Abstract
We present a case of spinal cord infarction with acute spinal cord oedema treated by laminoplasty. A 44-year-old man presented with numbness in the left arm. The patient reported neck pain, which had begun the previous day followed by numbness in the upper left arm on the day of presentation. The sensory disturbance was precipitate and muscle weakness in the left lower limb was noted. The results of laboratory tests, including CBC, chemistry, coagulation, bleeding time, and CSF test, were within normal limits at the time of presentation. Physical examination showed weakness of the triceps brachii and brachioradial muscles, sensory disturbance in the left hand, and bladder dysfunction. T2 weighted MRI in the horizontal plane showed oedematous tissues in the cervical spinal cord with intermingled regions of high and low signal intensity. The patient was hospitalized immediately with a diagnosis of spinal cord infarction.
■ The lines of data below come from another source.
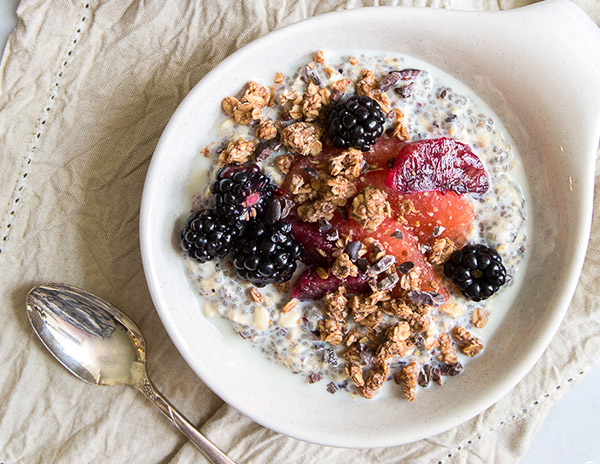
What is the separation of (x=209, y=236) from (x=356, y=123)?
0.50m

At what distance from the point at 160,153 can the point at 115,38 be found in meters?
0.53

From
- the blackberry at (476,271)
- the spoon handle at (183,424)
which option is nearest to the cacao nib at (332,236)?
the blackberry at (476,271)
Solu-medrol® (methylprednisolone) was started to stabilize swollen tissues. However, because of severe pain that could not be managed even with morphine, deterioration of muscle paralysis, and sensory disturbance, the patient underwent laminoplasty for C3 to C7 using the Hirabayashi method on day 1 of hospitalization. The patient was followed up postoperatively and after discharge. The patient has been well. He returned to work a year after treatment with minimal residual numbness in the left arm, and has mostly recovered his muscle strength. This operation resulted in almost complete amelioration of muscle paralysis one year later. This observation indicated that decompression by laminoplasty is an invaluable treatment for spinal cord infarction.